Pharmakon – “No Natural Order”
Margaret Chardiet, the New York-based experimental noise artist who records as Pharmakon, has announced plans to follow up 2014’s unrelenting Bestial Burden with the new album Contact, and we’ve heard the early track “Transmission.” Today, Chardiet has gifted the world with another song from the album. It’s called “No Natural Order,” and it’s about how the continued existence of the human race doesn’t really matter at all. The seven-minute track combines gut-scraping electronic drones with feedback skree and Chardiet’s own howled vocals. Below, listen to the track and read what Chardiet has to say about it, via NPR.
Chardiet writes:
With “Natural Order” defined as the concept that humans have an inherent right (and therefore implied responsibility) to continue the human species, which claims humanity as the center of everything in existence — the sole sentient being, master of the universe — I argue that there is NO NATURAL ORDER (and no positive law, and no divine law).

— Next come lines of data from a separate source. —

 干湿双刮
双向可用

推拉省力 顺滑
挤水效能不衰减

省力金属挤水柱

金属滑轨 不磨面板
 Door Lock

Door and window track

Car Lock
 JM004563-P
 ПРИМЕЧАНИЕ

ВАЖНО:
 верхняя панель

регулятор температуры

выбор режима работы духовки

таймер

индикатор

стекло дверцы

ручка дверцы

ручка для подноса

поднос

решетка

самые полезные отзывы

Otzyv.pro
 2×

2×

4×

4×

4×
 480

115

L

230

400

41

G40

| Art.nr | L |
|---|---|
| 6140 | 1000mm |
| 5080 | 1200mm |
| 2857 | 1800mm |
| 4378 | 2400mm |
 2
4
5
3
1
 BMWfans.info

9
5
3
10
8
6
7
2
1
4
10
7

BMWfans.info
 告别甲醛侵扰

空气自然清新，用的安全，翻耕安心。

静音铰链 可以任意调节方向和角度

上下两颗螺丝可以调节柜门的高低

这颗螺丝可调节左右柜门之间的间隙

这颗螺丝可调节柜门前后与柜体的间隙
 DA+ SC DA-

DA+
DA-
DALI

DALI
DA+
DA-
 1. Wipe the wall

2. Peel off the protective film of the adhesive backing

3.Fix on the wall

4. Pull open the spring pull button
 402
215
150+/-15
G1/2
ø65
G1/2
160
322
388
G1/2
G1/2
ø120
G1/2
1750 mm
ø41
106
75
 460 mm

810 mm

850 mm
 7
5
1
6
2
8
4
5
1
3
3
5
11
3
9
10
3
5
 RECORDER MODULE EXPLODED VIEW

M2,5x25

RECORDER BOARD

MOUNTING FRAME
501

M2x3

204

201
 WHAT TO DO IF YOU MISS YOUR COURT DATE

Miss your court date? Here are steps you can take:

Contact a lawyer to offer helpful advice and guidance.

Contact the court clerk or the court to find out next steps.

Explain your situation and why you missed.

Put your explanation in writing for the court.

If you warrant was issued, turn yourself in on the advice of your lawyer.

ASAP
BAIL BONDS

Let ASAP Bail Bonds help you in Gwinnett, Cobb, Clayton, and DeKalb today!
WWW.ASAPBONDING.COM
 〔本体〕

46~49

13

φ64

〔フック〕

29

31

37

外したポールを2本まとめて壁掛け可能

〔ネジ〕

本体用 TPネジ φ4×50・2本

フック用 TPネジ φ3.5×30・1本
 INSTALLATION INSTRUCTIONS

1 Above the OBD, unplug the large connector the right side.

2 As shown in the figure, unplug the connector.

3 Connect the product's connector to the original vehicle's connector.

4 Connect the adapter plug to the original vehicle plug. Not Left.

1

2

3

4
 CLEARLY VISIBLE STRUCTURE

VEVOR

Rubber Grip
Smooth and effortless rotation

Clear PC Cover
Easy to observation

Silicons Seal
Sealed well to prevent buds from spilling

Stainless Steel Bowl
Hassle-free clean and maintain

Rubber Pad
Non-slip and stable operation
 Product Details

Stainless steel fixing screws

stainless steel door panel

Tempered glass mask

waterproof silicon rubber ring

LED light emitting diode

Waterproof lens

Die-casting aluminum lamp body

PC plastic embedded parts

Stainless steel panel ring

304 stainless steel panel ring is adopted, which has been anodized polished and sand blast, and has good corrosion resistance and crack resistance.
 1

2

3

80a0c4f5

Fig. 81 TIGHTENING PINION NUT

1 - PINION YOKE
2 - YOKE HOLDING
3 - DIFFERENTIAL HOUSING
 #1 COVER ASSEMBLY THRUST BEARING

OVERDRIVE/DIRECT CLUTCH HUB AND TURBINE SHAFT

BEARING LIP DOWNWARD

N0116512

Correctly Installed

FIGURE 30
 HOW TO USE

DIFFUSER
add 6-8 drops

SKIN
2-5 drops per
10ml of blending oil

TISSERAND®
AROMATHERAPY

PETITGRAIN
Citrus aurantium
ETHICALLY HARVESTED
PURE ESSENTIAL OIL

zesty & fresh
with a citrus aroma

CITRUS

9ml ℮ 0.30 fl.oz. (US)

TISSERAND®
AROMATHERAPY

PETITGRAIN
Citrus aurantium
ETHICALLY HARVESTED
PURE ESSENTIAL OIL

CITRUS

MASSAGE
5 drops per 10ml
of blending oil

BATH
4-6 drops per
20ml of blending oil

That there is no single true history or truth; that all societies, all systems of law, all systems of logic, are constructs that may be deconstructed. We own and are owed nothing. Our existence is chance by nature. No better than a hog or slab of stone. Just cells in a virus.
My interest in making this argument is to point out that if humans could relinquish their ridiculous dream of ownership over the “right” of existence, that they can also relinquish their ridiculous hopes of control over one another. I believe the theory that humans are the chosen custodians of the universe is toxic, and inevitably leads us to the conclusion that in fact some of us have more of a right than others. That this is the source for much of our struggle of power over each other. To stake our claim, find our place. To give our lives meaning over others. If we accept that it’s all meaningless, perhaps we could stop cannibalizing ourselves, and ironically have a chance of surviving as a species. Not that it matters if we do.
Contact is out 3/31 on Sacred Bones.